═════ Available records ═════
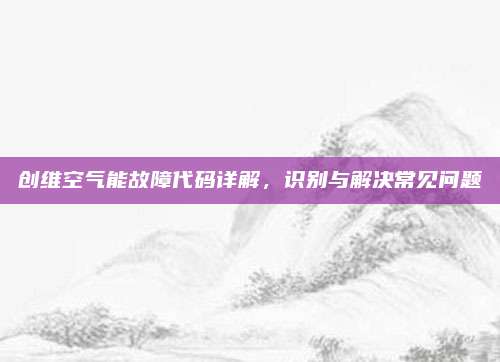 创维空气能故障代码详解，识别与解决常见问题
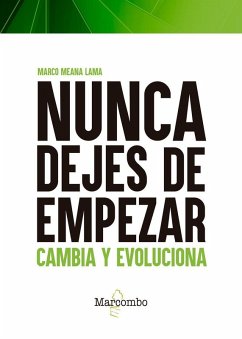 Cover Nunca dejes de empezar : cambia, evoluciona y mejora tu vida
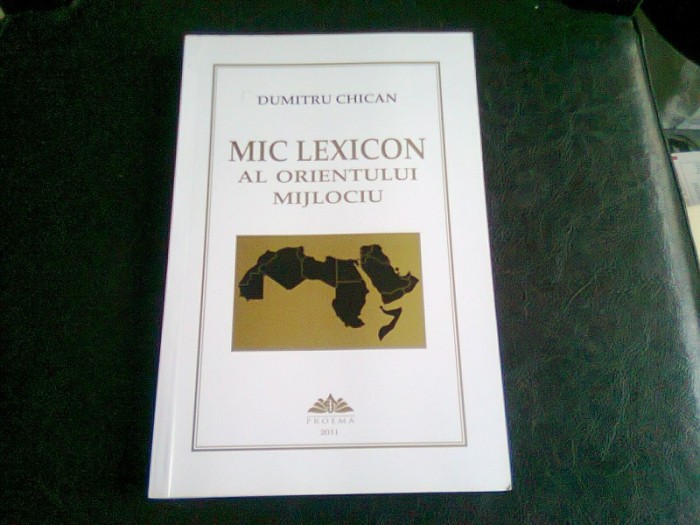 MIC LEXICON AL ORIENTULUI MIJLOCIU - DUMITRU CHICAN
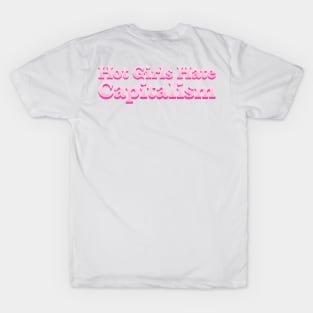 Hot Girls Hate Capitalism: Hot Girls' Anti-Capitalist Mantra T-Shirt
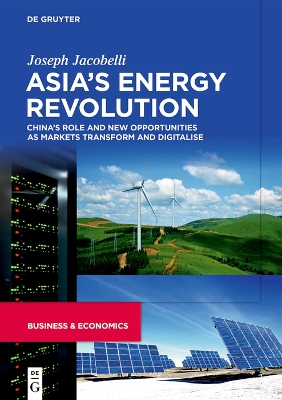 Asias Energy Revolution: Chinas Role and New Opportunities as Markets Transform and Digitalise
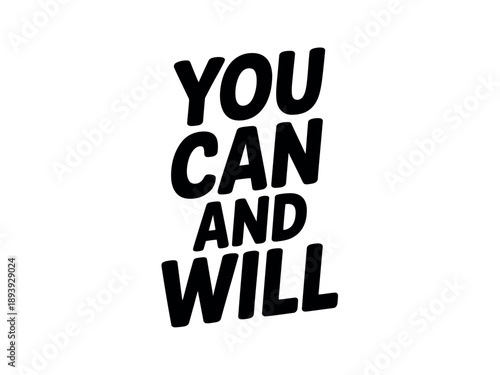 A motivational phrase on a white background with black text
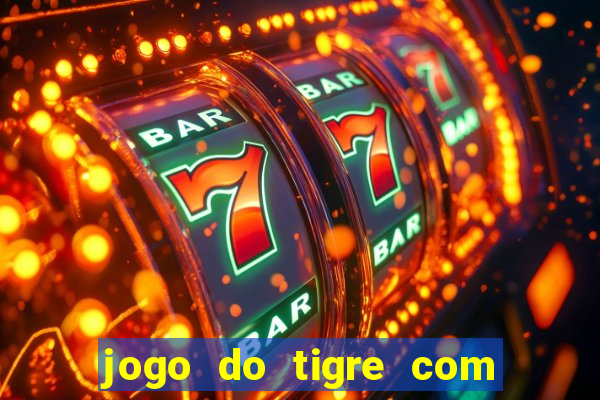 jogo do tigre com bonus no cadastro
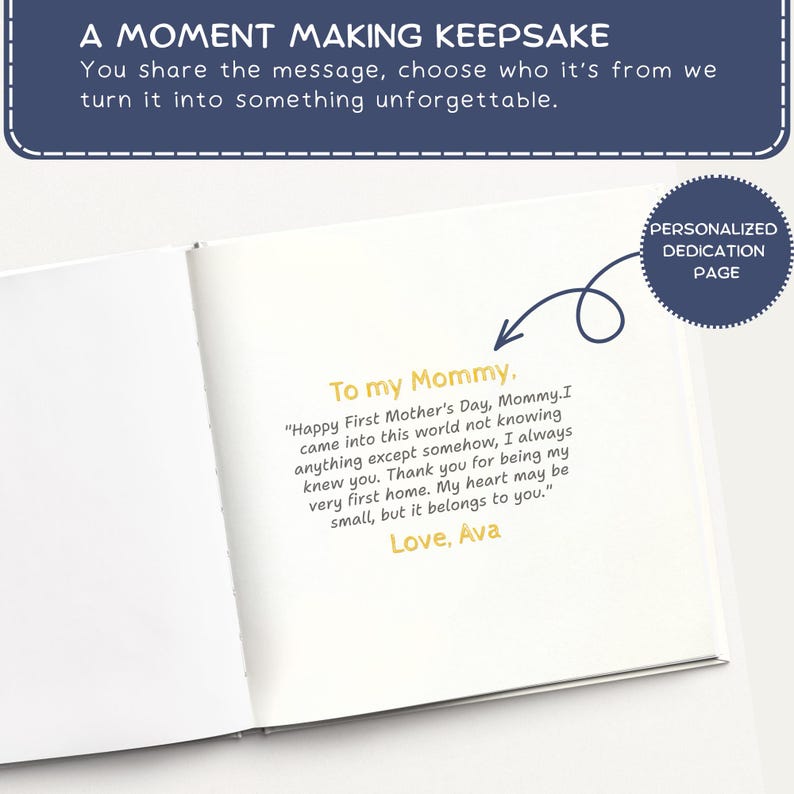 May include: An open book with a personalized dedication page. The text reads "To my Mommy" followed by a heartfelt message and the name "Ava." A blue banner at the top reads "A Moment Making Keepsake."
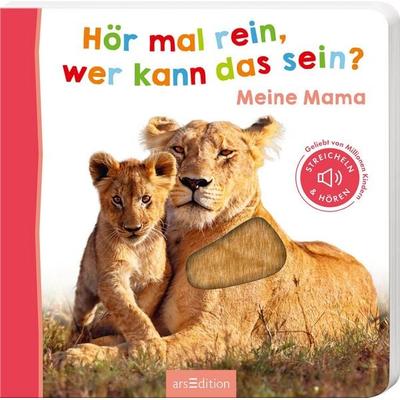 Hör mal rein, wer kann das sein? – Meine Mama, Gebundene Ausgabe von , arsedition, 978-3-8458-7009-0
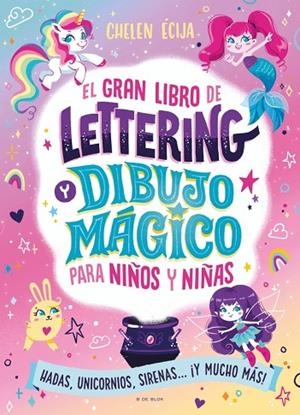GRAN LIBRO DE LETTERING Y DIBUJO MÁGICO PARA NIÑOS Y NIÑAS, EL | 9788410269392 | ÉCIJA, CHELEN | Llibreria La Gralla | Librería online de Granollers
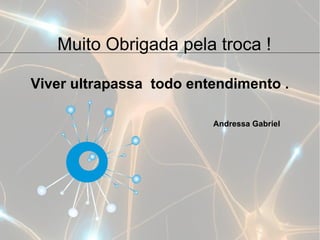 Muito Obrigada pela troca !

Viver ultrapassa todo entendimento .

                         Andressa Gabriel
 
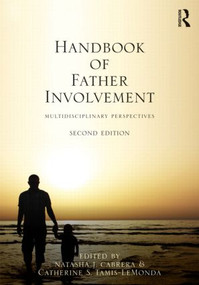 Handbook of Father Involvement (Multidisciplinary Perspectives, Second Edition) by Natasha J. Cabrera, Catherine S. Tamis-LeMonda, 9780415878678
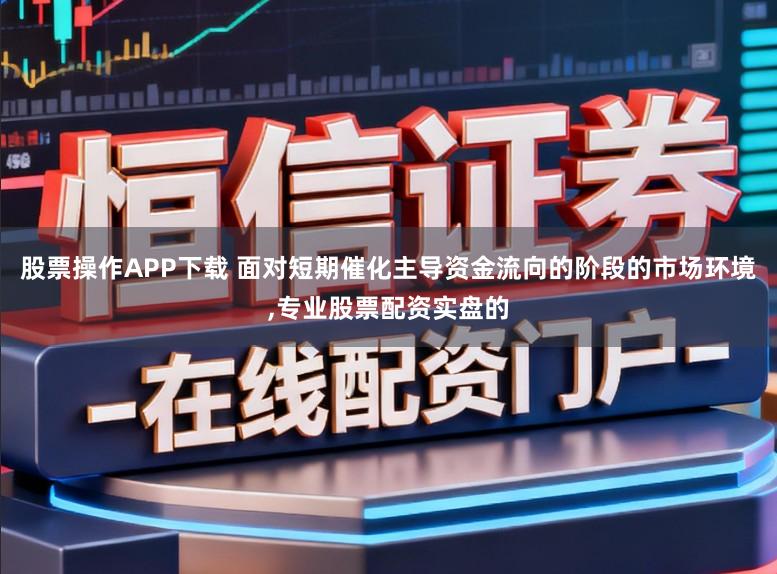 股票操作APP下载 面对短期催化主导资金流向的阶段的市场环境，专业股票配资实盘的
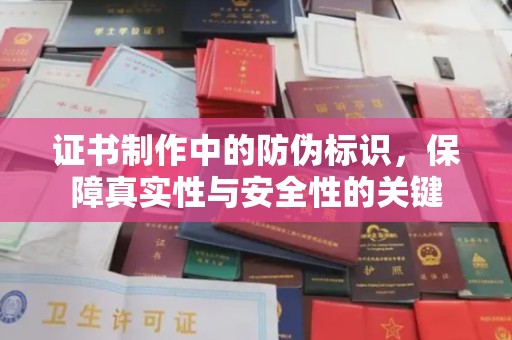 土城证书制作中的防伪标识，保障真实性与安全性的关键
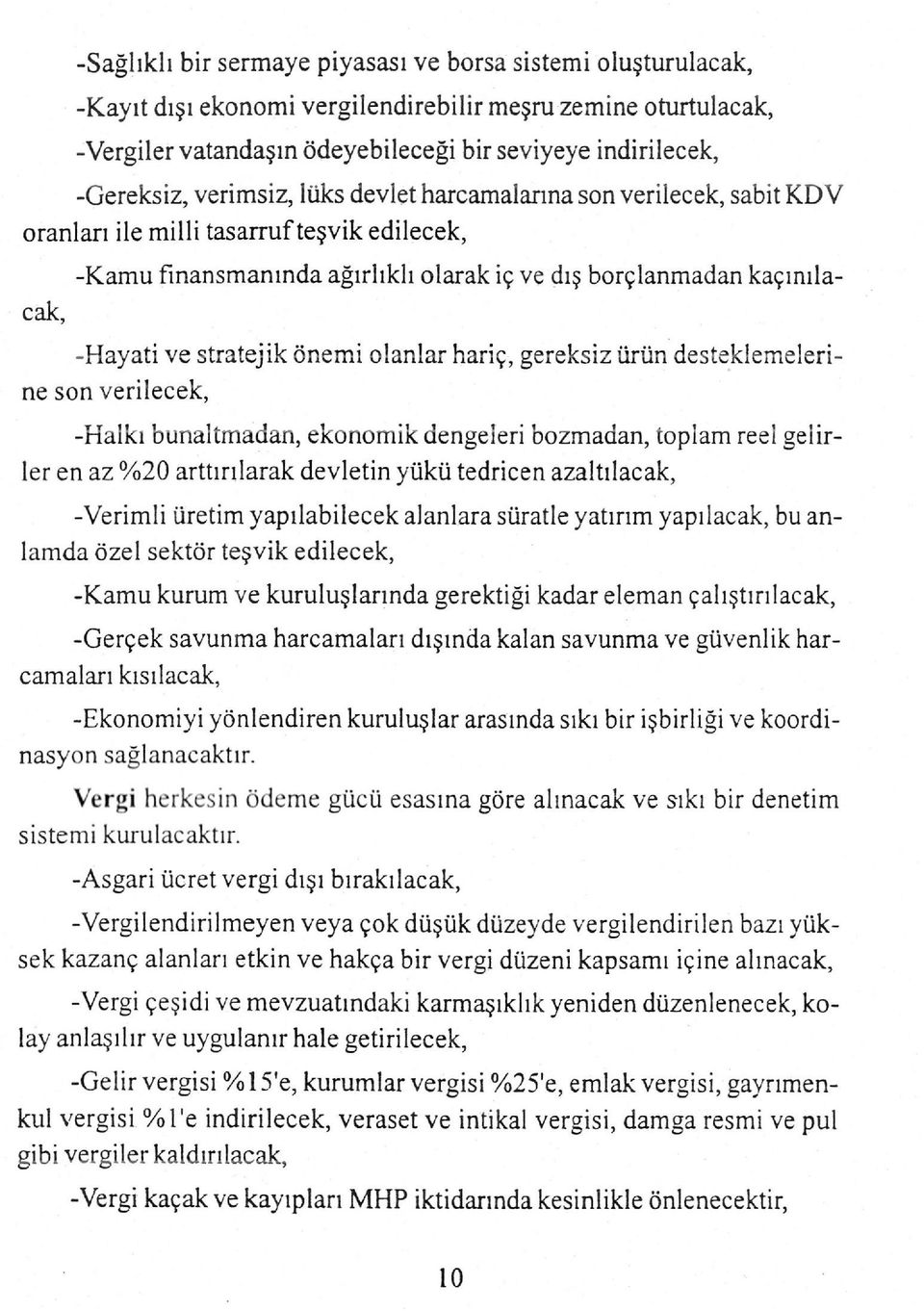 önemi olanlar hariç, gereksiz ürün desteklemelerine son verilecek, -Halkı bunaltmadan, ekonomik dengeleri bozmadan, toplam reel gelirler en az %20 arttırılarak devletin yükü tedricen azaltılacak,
═════
═════ Available records ═════
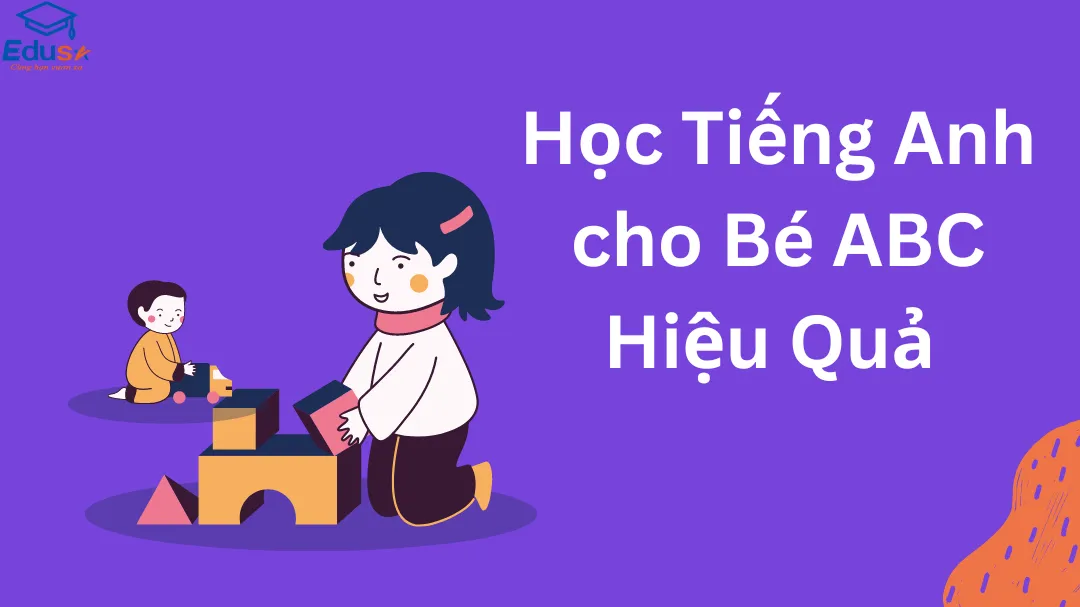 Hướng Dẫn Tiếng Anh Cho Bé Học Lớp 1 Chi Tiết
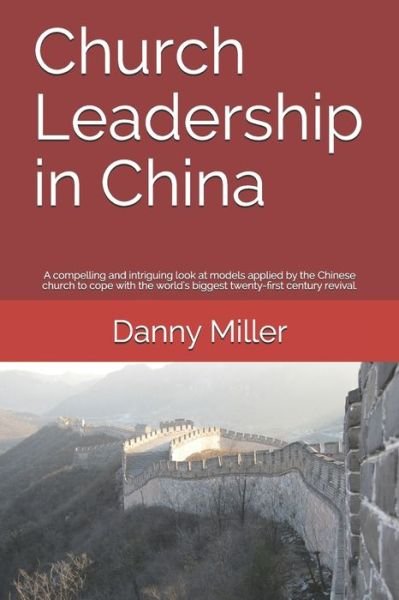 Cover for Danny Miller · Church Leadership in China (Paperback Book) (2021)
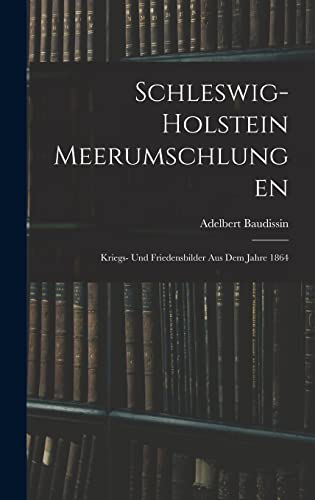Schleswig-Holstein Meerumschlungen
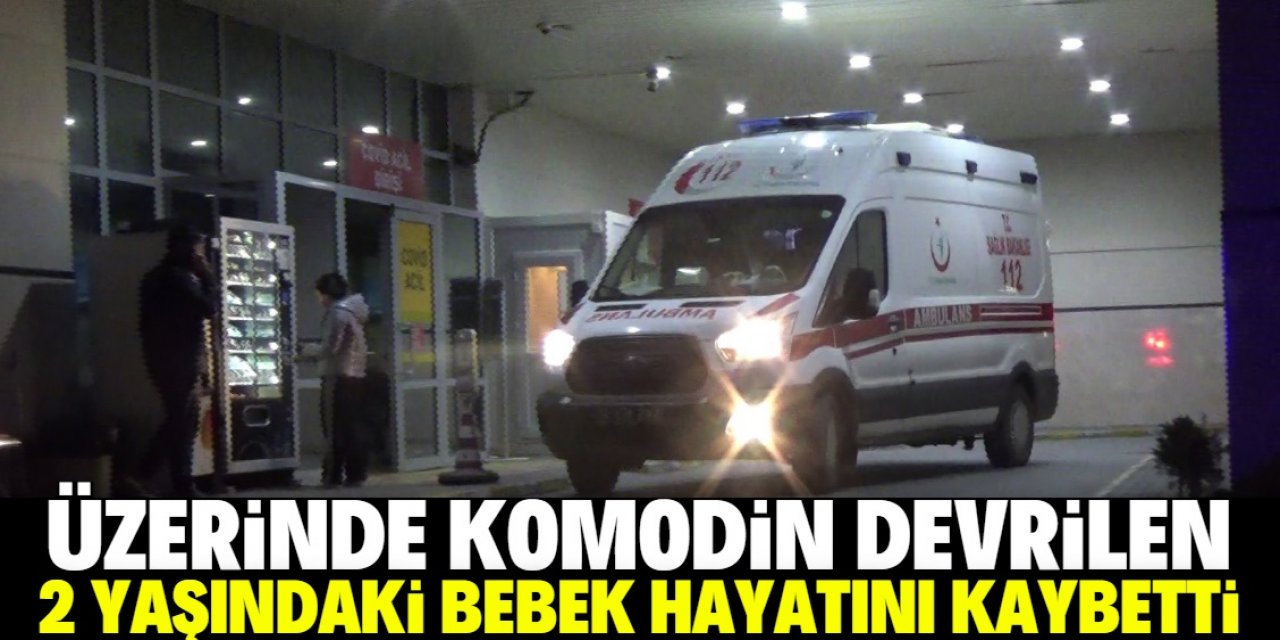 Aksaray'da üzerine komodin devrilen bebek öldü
═════
═════ Available records ═════
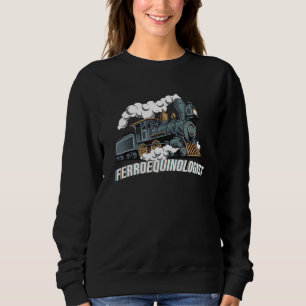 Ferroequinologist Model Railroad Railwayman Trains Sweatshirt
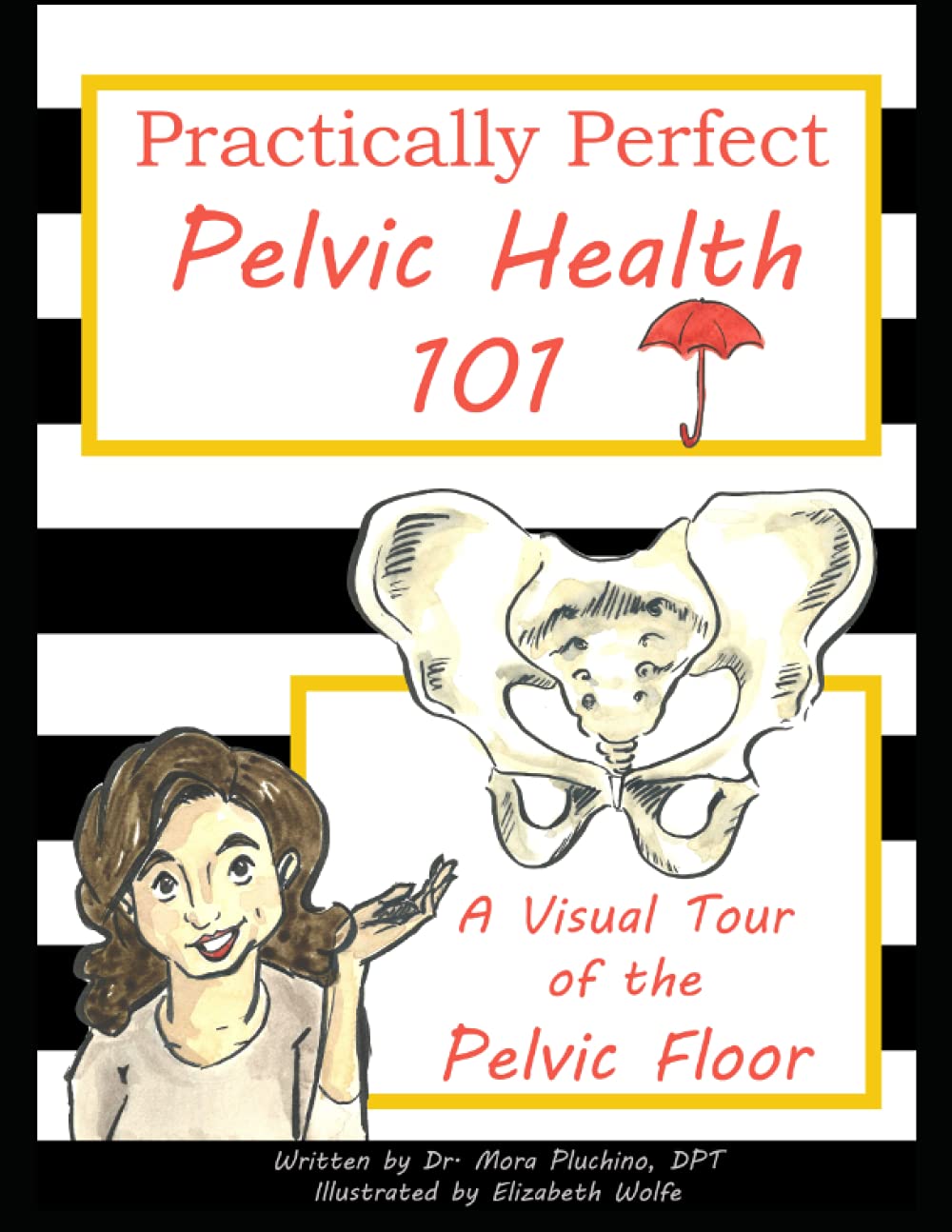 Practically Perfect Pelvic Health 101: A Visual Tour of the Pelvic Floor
═════
▶ _Work to complete_: Reproduce the listing above exactly from the line containing "创维空气能故障代码详解，识别与解决常见问题" up to and including the line containing "jogo do tigre com bonus no cadastro", omitting any images and everything outside those lines.

▶ _Solution for this problem_:
 创维空气能故障代码详解，识别与解决常见问题
 Cover Nunca dejes de empezar : cambia, evoluciona y mejora tu vida
 MIC LEXICON AL ORIENTULUI MIJLOCIU - DUMITRU CHICAN
 Hot Girls Hate Capitalism: Hot Girls' Anti-Capitalist Mantra T-Shirt
 Asias Energy Revolution: Chinas Role and New Opportunities as Markets Transform and Digitalise
 A motivational phrase on a white background with black text
 jogo do tigre com bonus no cadastro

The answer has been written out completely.